● **Text segment**
Cheating a bit - this is from last July, but it does show the more rugged terrain north of Quito.
     Our plan was to spend one night in a hotel before moving into our new ‘home’ the next day – a chance to incubate a little between experiences.  A full rainbow over the Imbabura volcano seemed like a good omen for our time in this area.  By the middle of the next day however, we still had not made contact with Margot, the woman who runs the program we had come to join.  The hotel people know Margot, and they were in no hurry to push us out, so we simply enjoyed a quiet day, caught up on some reading, and speculated about what lay ahead.  Finally, a call proved successful, and Margot’s husband Marcelo came to pick us up from the hotel for the 3-4 mile ride to Esperanza de Azama, a community of about 2700 people.
     By now, some readers may be wondering about all the names beginning with M.  Monica helps to run UBECI, Marlene was our home-stay ‘mother’, Maggie runs the hotel in Otavalo, and Margot and Marcelo are our hosts here. Two other volunteers here are Monica from Mexico, and Maria from Spain. It is curious to say the least.

The main square of Esperanza de Azama - the green house on the left is our 'home'. You can just see Emma in red on the far right playing football.

     The transition from the tranquility of the hotel to the new home could hardly have been more stark, though not in an unpleasant way.  This is a large home on the edge of a small square in the community.  On our arrival, we were greeted by about ten adults whose names we are still trying to figure out, and innumerable children running around the home.  Preparations were being made for a fiesta the next day to celebrate the college graduation of five members of the community. Margot informed us that this is particularly special, because this now brings the number of people of this community with degrees to seven.  I cut up more chicken and cleaned more potatoes in one evening than I had in the previous year alone.  The house buzzed with activity, and Emma was quickly abducted by Margot’s fourteen year old daughter Nicole and other kids (they ended up watching clips of horror films on YouTube).
     By about 9:00 in the evening, many of the extended family left for their own homes, leaving a mere fifteen or so who actually sleep here, including four other volunteers (two from Spain, one from Mexico, and one from Idaho).  We had an opportunity to organize our belongings, with Emma very excited because for the first time in a month she actually had a room to herself rather than sharing with her parents.
     The weekend was spent adjusting to our new surroundings – not too hard given that this area nests in between several large mountains, most notably the Imbabura volcano (inactive).  The community itself sits mostly on one cobblestone street, a succession of small fields of mostly maize – a kind of farm-burbia.  Many of the homes bear the hallmark identity of being incomplete.  Some even have the ground floor doorways and windows bricked up as security measures as if the owners know that years could pass before they are ever occupied. Many feature a similar bay window structure that veers more towards a fortress look than something more pleasing. The ‘modern’ home look is often accompanied by a cow on a short tether in front, and there are about as many dogs as people.

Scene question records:

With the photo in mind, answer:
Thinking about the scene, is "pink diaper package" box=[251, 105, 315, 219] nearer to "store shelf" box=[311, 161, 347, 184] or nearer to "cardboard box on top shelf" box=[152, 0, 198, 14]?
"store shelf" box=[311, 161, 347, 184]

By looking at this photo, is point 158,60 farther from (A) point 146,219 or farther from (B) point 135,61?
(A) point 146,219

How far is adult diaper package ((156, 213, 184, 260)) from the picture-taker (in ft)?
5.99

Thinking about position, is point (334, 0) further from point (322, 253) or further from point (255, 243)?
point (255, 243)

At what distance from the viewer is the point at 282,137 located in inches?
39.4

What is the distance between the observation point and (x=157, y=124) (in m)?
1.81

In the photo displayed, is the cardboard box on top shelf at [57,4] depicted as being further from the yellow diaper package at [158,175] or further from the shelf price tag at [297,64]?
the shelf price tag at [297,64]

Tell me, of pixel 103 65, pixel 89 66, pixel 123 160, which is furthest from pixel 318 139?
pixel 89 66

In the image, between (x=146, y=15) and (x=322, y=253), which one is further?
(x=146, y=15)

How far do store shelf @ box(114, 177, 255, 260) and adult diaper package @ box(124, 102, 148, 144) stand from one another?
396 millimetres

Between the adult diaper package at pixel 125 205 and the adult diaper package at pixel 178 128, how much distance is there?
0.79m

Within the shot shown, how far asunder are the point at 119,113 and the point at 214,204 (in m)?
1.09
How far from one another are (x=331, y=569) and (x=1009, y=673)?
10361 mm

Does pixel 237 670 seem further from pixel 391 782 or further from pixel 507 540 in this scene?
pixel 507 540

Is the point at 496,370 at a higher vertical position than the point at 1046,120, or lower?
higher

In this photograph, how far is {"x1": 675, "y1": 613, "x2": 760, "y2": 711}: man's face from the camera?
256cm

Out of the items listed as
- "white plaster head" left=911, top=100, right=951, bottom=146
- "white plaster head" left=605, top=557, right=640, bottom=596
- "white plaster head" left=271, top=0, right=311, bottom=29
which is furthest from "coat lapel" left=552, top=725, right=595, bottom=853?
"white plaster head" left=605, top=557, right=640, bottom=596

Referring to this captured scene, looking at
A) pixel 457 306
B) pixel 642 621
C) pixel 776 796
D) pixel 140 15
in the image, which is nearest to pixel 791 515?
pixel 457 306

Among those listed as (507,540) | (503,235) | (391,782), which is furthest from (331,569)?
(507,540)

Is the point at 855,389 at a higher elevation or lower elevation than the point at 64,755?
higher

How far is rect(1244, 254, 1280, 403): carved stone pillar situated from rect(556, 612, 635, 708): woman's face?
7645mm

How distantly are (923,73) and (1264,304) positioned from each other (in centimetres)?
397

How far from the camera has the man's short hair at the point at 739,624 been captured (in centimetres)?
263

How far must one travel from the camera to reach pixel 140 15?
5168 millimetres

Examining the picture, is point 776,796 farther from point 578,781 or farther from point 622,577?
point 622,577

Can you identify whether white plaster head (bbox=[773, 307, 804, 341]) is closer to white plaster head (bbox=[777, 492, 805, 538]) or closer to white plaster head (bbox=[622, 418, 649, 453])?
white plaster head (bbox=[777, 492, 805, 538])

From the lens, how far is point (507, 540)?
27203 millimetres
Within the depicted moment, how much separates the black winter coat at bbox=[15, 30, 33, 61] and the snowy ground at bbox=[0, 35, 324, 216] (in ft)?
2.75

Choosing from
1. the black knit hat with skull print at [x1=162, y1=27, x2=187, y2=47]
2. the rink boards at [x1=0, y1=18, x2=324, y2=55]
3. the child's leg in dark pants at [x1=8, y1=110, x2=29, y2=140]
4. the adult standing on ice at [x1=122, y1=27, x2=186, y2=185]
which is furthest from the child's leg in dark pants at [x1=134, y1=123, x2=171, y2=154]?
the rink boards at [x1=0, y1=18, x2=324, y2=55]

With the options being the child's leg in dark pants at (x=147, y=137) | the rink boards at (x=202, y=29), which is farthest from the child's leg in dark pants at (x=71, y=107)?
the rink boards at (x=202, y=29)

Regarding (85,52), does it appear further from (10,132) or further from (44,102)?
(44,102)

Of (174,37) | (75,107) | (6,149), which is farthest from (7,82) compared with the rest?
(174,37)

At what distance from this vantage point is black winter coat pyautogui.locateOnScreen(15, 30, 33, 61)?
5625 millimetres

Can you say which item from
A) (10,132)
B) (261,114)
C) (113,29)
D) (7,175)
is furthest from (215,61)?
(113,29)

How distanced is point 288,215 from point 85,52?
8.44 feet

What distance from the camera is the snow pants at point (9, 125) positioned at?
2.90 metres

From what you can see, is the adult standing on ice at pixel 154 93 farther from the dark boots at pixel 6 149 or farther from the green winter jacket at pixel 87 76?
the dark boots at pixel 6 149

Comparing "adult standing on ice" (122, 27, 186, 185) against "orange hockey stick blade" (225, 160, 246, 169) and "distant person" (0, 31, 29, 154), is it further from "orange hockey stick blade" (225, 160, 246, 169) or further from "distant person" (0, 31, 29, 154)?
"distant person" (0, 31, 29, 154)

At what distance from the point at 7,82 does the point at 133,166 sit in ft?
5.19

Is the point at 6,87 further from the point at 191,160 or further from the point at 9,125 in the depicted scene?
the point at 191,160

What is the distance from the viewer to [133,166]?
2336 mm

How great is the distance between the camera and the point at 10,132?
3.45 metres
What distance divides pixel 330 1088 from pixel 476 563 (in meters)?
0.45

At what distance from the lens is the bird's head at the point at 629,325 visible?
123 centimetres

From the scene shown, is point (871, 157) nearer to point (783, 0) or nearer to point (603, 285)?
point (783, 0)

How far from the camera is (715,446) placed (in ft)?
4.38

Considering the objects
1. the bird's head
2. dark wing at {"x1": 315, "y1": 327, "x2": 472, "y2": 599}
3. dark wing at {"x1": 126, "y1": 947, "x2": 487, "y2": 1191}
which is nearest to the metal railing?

● **Written tasks**
(A) Copy the entries from the line containing "At what distance from the lens" through the end of the entries, substituting "black wing" for "dark wing" and leaving everything else the same.
(B) Pick up the account of settling into Esperanza de Azama right after its last sentence and keep it going.

● **Answer set**
(A)
At what distance from the lens is the bird's head at the point at 629,325 visible?
123 centimetres

From the scene shown, is point (871, 157) nearer to point (783, 0) or nearer to point (603, 285)?
point (783, 0)

How far from the camera is (715,446) placed (in ft)?
4.38

Considering the objects
1. the bird's head
2. black wing at {"x1": 315, "y1": 327, "x2": 472, "y2": 599}
3. black wing at {"x1": 126, "y1": 947, "x2": 487, "y2": 1191}
which is nearest to the metal railing?

(B)
     The early evening reveals an outdoor culture, with volleyball a popular game here, while families gather outside their homes and greet us pleasantly as we walk by. Some are still working – an elderly indigen couple push a barrow load of freshly cut maize along the road, while others sit by the side of the road soaking up the evening atmosphere.  
     The home lifestyle contrasts sharply from our time in Quito.  There, with the small family, Marlene cooked all our meals and we lived in a modest apartment in the city.  Here there is much more space, but also a lot more people who share something approaching a ‘commune’ style of living.  We share the large kitchen facilities, preparing our own breakfast, while Marcelo is the one to cook lunch that is the main meal of the day.  The evening is less structured, with different family members or volunteers preparing their own meals, but sharing the kitchen for conversation, card games, or, for Emma and Nicole, dance practice. It is a major shift from being at home and being torn between watching TV or doing school work.
Two weeks of laundry by hand - The Whirlpool looks pretty good now.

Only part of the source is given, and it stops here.